Я прошелся по залу, обживая пространство: сделал наброски окон, дверных ниш, обитых дубовыми панелями стен с портретной галереей местных гуру, свидетельской трибуны и судейского трона, а также вешалки в углу, на которой болтался чей-то беспризорный зонт. С судейского помоста открывался панорамный вид на зал и окрестности. Окна смотрели во внутренний дворик с аркадами и рахитичным померанцевым деревцем в центре клумбы, посаженным, по легенде, в честь полоумного студента-правоведа, вообразившего себя этим самым деревцем.
Обследовав зал заседаний, я отправился на экскурсию по дворцу, по лестницам и акварельным галереям, которые, как это свойственно акварели, не терпели прямых солнечных лучей. Все эти осмотры и подготовительные вылазки были не праздным любопытством, но насущной необходимостью, чем-то сродни грунтовке полотна.
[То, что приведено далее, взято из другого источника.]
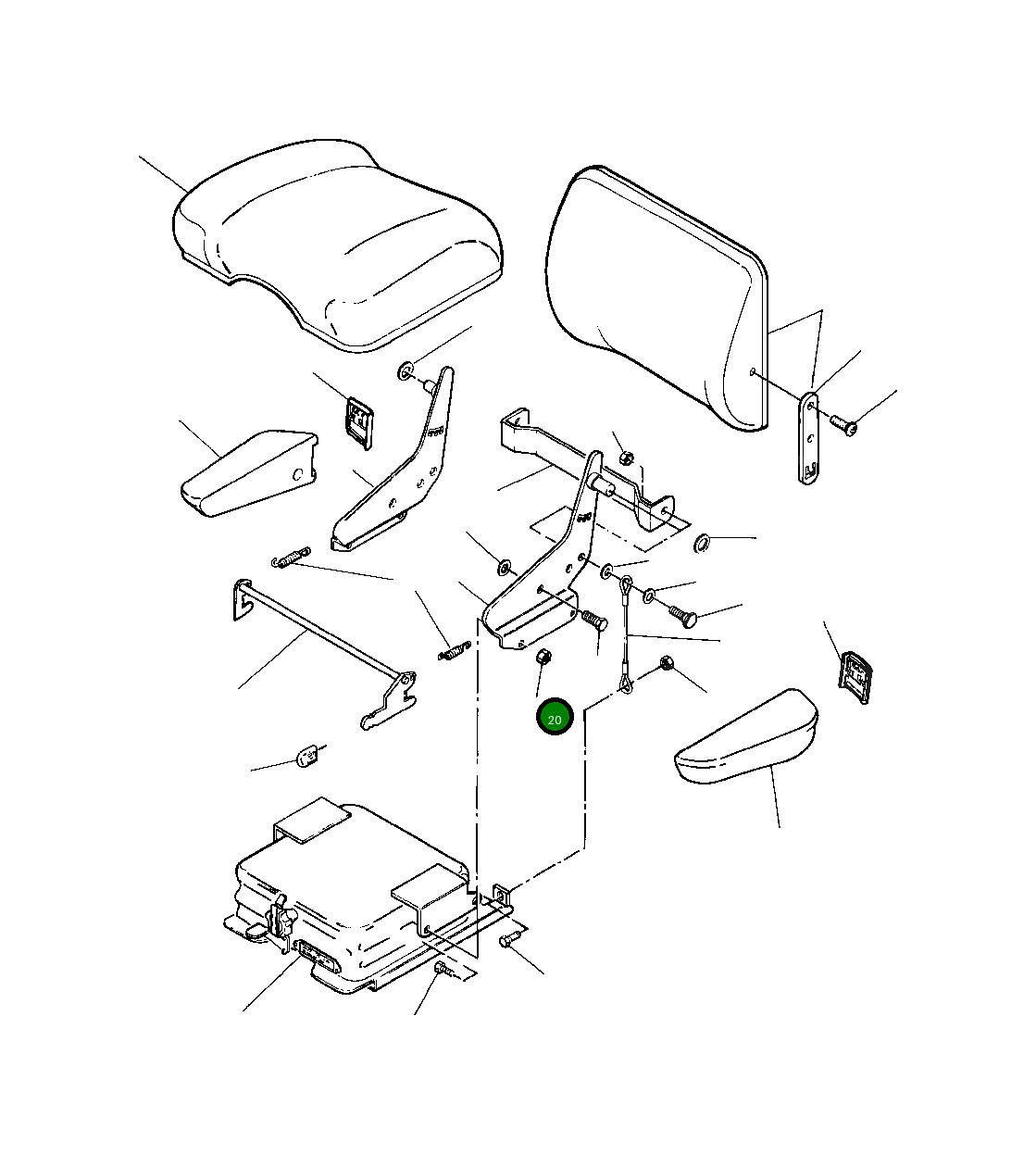 20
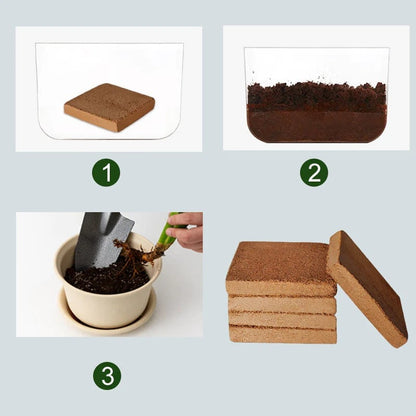 1

2

3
Суд оказался местом крайне противоречивым. С одной стороны, местные топонимы вроде бы свидетельствовали о том, что юристы — существа тонкой душевной организации, высоколобые, возвышенные и даже склонные к излишним сантиментам, о чем свидетельствовал, например, Зал роптаний на первом этаже. С другой стороны, юридические контроверзы могли увлечь только людей циничных и с очень специфическим чувством юмора. Примеры прямо-таки манихейского дуализма встречались на каждом шагу: свет и тень, сакральное и профанное, надрыв и скепсис, белый мрамор и черные мантии. В одних залах было натоплено и душно, в других царила вечная мерзлота, и, словно бы в строгом соответствии с климатическими условиями, судебный приговор всегда грешил в ту или иную сторону, оказывался либо слишком мягким, либо чересчур суровым. Вообще, на первый взгляд казалось, что в большинстве своем юристы — оранжерейные создания, закутанные в шелк и горностай, вечно зябнущие и вечно чем-то недовольные.